David Negro e o Condestável

Estátua equestre de D. Nuno Alvares Pereira, junto ao Mosteiro da Batalha. https://commons.wikimedia.org/wiki/Category:Left_side_views_of_the_Est%C3%A1tua_Equestre_de_D._Nuno_%C3%81lvares_Pereira

Nuno Álvares Pereira, Santo Condestável, figura incontornável da História de Portugal, formou uma das maiores fortunas do reino nas últimas décadas do século XIV. Uma parte dessa fortuna foi herdada do seu pai, o qual foi prior da Ordem do Hospital, desde 1341. Outra parte, bastante significativa, foi doada pelo rei D. João I, ainda quando era apenas Mestre de Avis. Uma das mais relevantes dessas doações, consistiu nas propriedades que pertenciam a David Negro, o qual tinha sido privado e almoxarife de D. Fernando. É esta última doação que iremos aqui observar.

Sabemos que os Negro eram uma das famílias judaicas mais poderosas e com uma longíssima presença na corte portuguesa. Além disso, está documentalmente confirmado que alguns membros desta família de judeus, conhecida pelo seu nome árabe Ibn Yahia, foram de facto arrabis-mores de Portugal nos reinados de D. Dinis e de D. Afonso IV, e posteriormente nos reinados de D. Duarte e D. Afonso V. As fontes hebraicas afirmam que esta ligação com a corte e a sua relevância como a mais distinta e poderosa do reino ocorria desde o tempo de D. Afonso Henriques, uma informação que carece ainda de confirmação por outras fontes.

O nome de David Negro caiu em desgraça em Portugal, por traição ao reino, enquanto em Castela, D. Juan I o nomeava Rab de la Corte, ou seja, atribui-lhe o mais alto cargo oficial concedido a um judeu, onde este desempenhou funções da maior relevância no processo de coleta fiscal do reino castelhano.

Os bens que foram doados pelo Mestre de Avis, a seis de Março de 1384, consistiam em várias propriedades urbanas e rurais situadas em Lisboa e em torno desta cidade, nomeadamente casas na judiaria grande, e em outros locais, uma quinta em Camarate, rendas de aforamentos em Sacavém, Catujal, Unhos, Apelação, Frielas e Póvoa de Santo Adrião, e ainda, uma vasta propriedade rural no termo de Almada, nomeadamente, uma propriedade constituída por salinas na Ponta dos Corvos, perto do Seixal, uma grande quinta em Corroios e o Pinhal das Covas de Prata.

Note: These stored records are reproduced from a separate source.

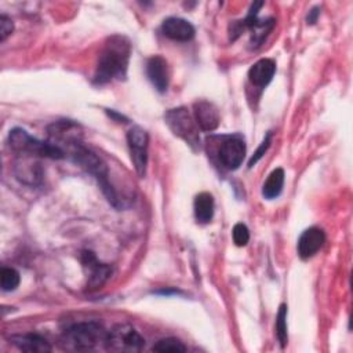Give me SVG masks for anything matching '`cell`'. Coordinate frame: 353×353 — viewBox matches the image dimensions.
Instances as JSON below:
<instances>
[{
	"mask_svg": "<svg viewBox=\"0 0 353 353\" xmlns=\"http://www.w3.org/2000/svg\"><path fill=\"white\" fill-rule=\"evenodd\" d=\"M127 143L130 149L131 161L139 176H145L148 167V148H149V134L139 125H132L127 131Z\"/></svg>",
	"mask_w": 353,
	"mask_h": 353,
	"instance_id": "cell-8",
	"label": "cell"
},
{
	"mask_svg": "<svg viewBox=\"0 0 353 353\" xmlns=\"http://www.w3.org/2000/svg\"><path fill=\"white\" fill-rule=\"evenodd\" d=\"M164 120L172 134L182 138L193 150H199L201 148L199 125L186 108L179 106L167 110Z\"/></svg>",
	"mask_w": 353,
	"mask_h": 353,
	"instance_id": "cell-6",
	"label": "cell"
},
{
	"mask_svg": "<svg viewBox=\"0 0 353 353\" xmlns=\"http://www.w3.org/2000/svg\"><path fill=\"white\" fill-rule=\"evenodd\" d=\"M8 145L10 148L18 153L25 156H37L47 159H63L65 152L62 148L57 146L48 141H40L32 135H29L22 128H12L8 134Z\"/></svg>",
	"mask_w": 353,
	"mask_h": 353,
	"instance_id": "cell-5",
	"label": "cell"
},
{
	"mask_svg": "<svg viewBox=\"0 0 353 353\" xmlns=\"http://www.w3.org/2000/svg\"><path fill=\"white\" fill-rule=\"evenodd\" d=\"M194 218L199 223H208L214 216V197L208 192L196 194L193 201Z\"/></svg>",
	"mask_w": 353,
	"mask_h": 353,
	"instance_id": "cell-16",
	"label": "cell"
},
{
	"mask_svg": "<svg viewBox=\"0 0 353 353\" xmlns=\"http://www.w3.org/2000/svg\"><path fill=\"white\" fill-rule=\"evenodd\" d=\"M284 186V170L283 168H274L266 178V181L262 185V196L266 200L276 199L280 196Z\"/></svg>",
	"mask_w": 353,
	"mask_h": 353,
	"instance_id": "cell-17",
	"label": "cell"
},
{
	"mask_svg": "<svg viewBox=\"0 0 353 353\" xmlns=\"http://www.w3.org/2000/svg\"><path fill=\"white\" fill-rule=\"evenodd\" d=\"M319 15H320V8H319V7H313V8L309 11L307 17H306L307 23H309V25L316 23V21H317V17H319Z\"/></svg>",
	"mask_w": 353,
	"mask_h": 353,
	"instance_id": "cell-25",
	"label": "cell"
},
{
	"mask_svg": "<svg viewBox=\"0 0 353 353\" xmlns=\"http://www.w3.org/2000/svg\"><path fill=\"white\" fill-rule=\"evenodd\" d=\"M131 55V43L121 34L108 37L99 54L94 79L95 84H106L114 79L123 80L127 74Z\"/></svg>",
	"mask_w": 353,
	"mask_h": 353,
	"instance_id": "cell-1",
	"label": "cell"
},
{
	"mask_svg": "<svg viewBox=\"0 0 353 353\" xmlns=\"http://www.w3.org/2000/svg\"><path fill=\"white\" fill-rule=\"evenodd\" d=\"M21 281V276L18 270L14 268H3L0 272V283H1V290L4 292L14 291Z\"/></svg>",
	"mask_w": 353,
	"mask_h": 353,
	"instance_id": "cell-20",
	"label": "cell"
},
{
	"mask_svg": "<svg viewBox=\"0 0 353 353\" xmlns=\"http://www.w3.org/2000/svg\"><path fill=\"white\" fill-rule=\"evenodd\" d=\"M81 265L87 274V287L90 290H97L102 287L112 274V268L101 263L97 259L95 254L88 250L81 252Z\"/></svg>",
	"mask_w": 353,
	"mask_h": 353,
	"instance_id": "cell-9",
	"label": "cell"
},
{
	"mask_svg": "<svg viewBox=\"0 0 353 353\" xmlns=\"http://www.w3.org/2000/svg\"><path fill=\"white\" fill-rule=\"evenodd\" d=\"M193 119L200 130L211 132L219 125V112L216 106L205 99L196 101L193 103Z\"/></svg>",
	"mask_w": 353,
	"mask_h": 353,
	"instance_id": "cell-11",
	"label": "cell"
},
{
	"mask_svg": "<svg viewBox=\"0 0 353 353\" xmlns=\"http://www.w3.org/2000/svg\"><path fill=\"white\" fill-rule=\"evenodd\" d=\"M276 335L280 342V346L284 347L288 342L287 335V305L281 303L276 316Z\"/></svg>",
	"mask_w": 353,
	"mask_h": 353,
	"instance_id": "cell-19",
	"label": "cell"
},
{
	"mask_svg": "<svg viewBox=\"0 0 353 353\" xmlns=\"http://www.w3.org/2000/svg\"><path fill=\"white\" fill-rule=\"evenodd\" d=\"M68 146L69 154L73 159L74 163L80 164L87 172H90L91 175H94L102 189V192L105 193V196L108 197V200L116 207V208H121L123 204L120 203V199L116 193V190L113 189L112 183L109 182V176H108V167L106 164L102 161L101 157H98L91 149H88L87 146H84L80 139H73L68 143H65Z\"/></svg>",
	"mask_w": 353,
	"mask_h": 353,
	"instance_id": "cell-2",
	"label": "cell"
},
{
	"mask_svg": "<svg viewBox=\"0 0 353 353\" xmlns=\"http://www.w3.org/2000/svg\"><path fill=\"white\" fill-rule=\"evenodd\" d=\"M325 241V233L323 229L317 228V226H312L307 228L306 230L302 232V234L298 239V255L301 256V259H309L312 256H314L319 250L323 247Z\"/></svg>",
	"mask_w": 353,
	"mask_h": 353,
	"instance_id": "cell-10",
	"label": "cell"
},
{
	"mask_svg": "<svg viewBox=\"0 0 353 353\" xmlns=\"http://www.w3.org/2000/svg\"><path fill=\"white\" fill-rule=\"evenodd\" d=\"M276 73V63L270 58L256 61L248 70V80L256 87H266Z\"/></svg>",
	"mask_w": 353,
	"mask_h": 353,
	"instance_id": "cell-14",
	"label": "cell"
},
{
	"mask_svg": "<svg viewBox=\"0 0 353 353\" xmlns=\"http://www.w3.org/2000/svg\"><path fill=\"white\" fill-rule=\"evenodd\" d=\"M108 331L98 321H81L69 327L62 335V346L68 350L87 352L105 343Z\"/></svg>",
	"mask_w": 353,
	"mask_h": 353,
	"instance_id": "cell-3",
	"label": "cell"
},
{
	"mask_svg": "<svg viewBox=\"0 0 353 353\" xmlns=\"http://www.w3.org/2000/svg\"><path fill=\"white\" fill-rule=\"evenodd\" d=\"M14 30V23L11 18L1 14L0 15V41H4Z\"/></svg>",
	"mask_w": 353,
	"mask_h": 353,
	"instance_id": "cell-24",
	"label": "cell"
},
{
	"mask_svg": "<svg viewBox=\"0 0 353 353\" xmlns=\"http://www.w3.org/2000/svg\"><path fill=\"white\" fill-rule=\"evenodd\" d=\"M270 142H272V132L269 131V132L263 137V139H262L261 145L258 146V149L254 152V154H252L251 159L248 160V167H250V168H252V167L263 157V154L266 153V150H268L269 146H270Z\"/></svg>",
	"mask_w": 353,
	"mask_h": 353,
	"instance_id": "cell-23",
	"label": "cell"
},
{
	"mask_svg": "<svg viewBox=\"0 0 353 353\" xmlns=\"http://www.w3.org/2000/svg\"><path fill=\"white\" fill-rule=\"evenodd\" d=\"M105 349L110 352L121 353H135L141 352L145 346L143 336L130 324H116L110 331H108Z\"/></svg>",
	"mask_w": 353,
	"mask_h": 353,
	"instance_id": "cell-7",
	"label": "cell"
},
{
	"mask_svg": "<svg viewBox=\"0 0 353 353\" xmlns=\"http://www.w3.org/2000/svg\"><path fill=\"white\" fill-rule=\"evenodd\" d=\"M276 25V21L273 18L268 19H258V22L250 29L251 30V39H250V48L255 50L261 47V44L266 40L269 33L273 30Z\"/></svg>",
	"mask_w": 353,
	"mask_h": 353,
	"instance_id": "cell-18",
	"label": "cell"
},
{
	"mask_svg": "<svg viewBox=\"0 0 353 353\" xmlns=\"http://www.w3.org/2000/svg\"><path fill=\"white\" fill-rule=\"evenodd\" d=\"M161 30L164 36L175 41H189L196 33L194 26L189 21L178 17L165 18L161 23Z\"/></svg>",
	"mask_w": 353,
	"mask_h": 353,
	"instance_id": "cell-13",
	"label": "cell"
},
{
	"mask_svg": "<svg viewBox=\"0 0 353 353\" xmlns=\"http://www.w3.org/2000/svg\"><path fill=\"white\" fill-rule=\"evenodd\" d=\"M152 350L154 352H171V353H178V352H186V346L183 345L182 341L174 336H168L164 339H160L157 343L153 345Z\"/></svg>",
	"mask_w": 353,
	"mask_h": 353,
	"instance_id": "cell-21",
	"label": "cell"
},
{
	"mask_svg": "<svg viewBox=\"0 0 353 353\" xmlns=\"http://www.w3.org/2000/svg\"><path fill=\"white\" fill-rule=\"evenodd\" d=\"M14 346H17L22 352L30 353H47L51 352V345L48 341L37 334H25V335H14L10 339Z\"/></svg>",
	"mask_w": 353,
	"mask_h": 353,
	"instance_id": "cell-15",
	"label": "cell"
},
{
	"mask_svg": "<svg viewBox=\"0 0 353 353\" xmlns=\"http://www.w3.org/2000/svg\"><path fill=\"white\" fill-rule=\"evenodd\" d=\"M146 76L159 92H165L170 83V70L167 61L160 55H153L146 62Z\"/></svg>",
	"mask_w": 353,
	"mask_h": 353,
	"instance_id": "cell-12",
	"label": "cell"
},
{
	"mask_svg": "<svg viewBox=\"0 0 353 353\" xmlns=\"http://www.w3.org/2000/svg\"><path fill=\"white\" fill-rule=\"evenodd\" d=\"M108 114H109L112 119L117 120L119 123H121V120H125V121H127V119H125L123 114H120V113H117V112H114V110H108Z\"/></svg>",
	"mask_w": 353,
	"mask_h": 353,
	"instance_id": "cell-26",
	"label": "cell"
},
{
	"mask_svg": "<svg viewBox=\"0 0 353 353\" xmlns=\"http://www.w3.org/2000/svg\"><path fill=\"white\" fill-rule=\"evenodd\" d=\"M232 236H233V241L237 247H244V245H247V243L250 240L248 228L244 223H236L233 226Z\"/></svg>",
	"mask_w": 353,
	"mask_h": 353,
	"instance_id": "cell-22",
	"label": "cell"
},
{
	"mask_svg": "<svg viewBox=\"0 0 353 353\" xmlns=\"http://www.w3.org/2000/svg\"><path fill=\"white\" fill-rule=\"evenodd\" d=\"M218 164L225 170H237L245 157V142L240 134L212 135L207 138Z\"/></svg>",
	"mask_w": 353,
	"mask_h": 353,
	"instance_id": "cell-4",
	"label": "cell"
}]
</instances>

Grande parte deste imenso património acabaria doado pelo Condestável aos carmelitas do Mosteiro do Carmo, mas uma parte destas propriedades acabariam por voltar à família judaica dos Negro, pois D. Cinfa, mulher de David Negro, terá apresentado uma contenda, onde tentava reahaver a sua parte e dos seus dois filhos, Gadelha Negro e Judas Negro, dos bens que tinham pertencido ao judeu cortesão. Segundo a documentação do arquivo dos carmelitas, D. Cinfa terá mesmo conseguido recuperar uma parte desses bens, o que demonstra como esta família tinha uma relevante posição social e uma influência notável nos meandros da corte e da justiça do reino português.

Manuel Fialho Silva

Bibliografia:


Rey de Portugall e do Algarve, Senhor de Çepta. Livros I e II de D. João I (1384-1433). Documentos do Arquivo Municipal de Lisboa, nº 1, Câmara Municipal de Lisboa/Direção Municipal de Cultura, Divisão de Gestão de Arquivos, Lisboa, 2010, doc. 86-a, pp. 168-169.


SANTANA, José Pereira de, Chronica dos Carmelitas da Antiga, e Regular Observancia nestes Reynos de Portugal, Algarves e seus Dominios... Officina dos Herdeiros de Antonio Pedrozo Galram, Lisboa, 1745, pp. 381-382.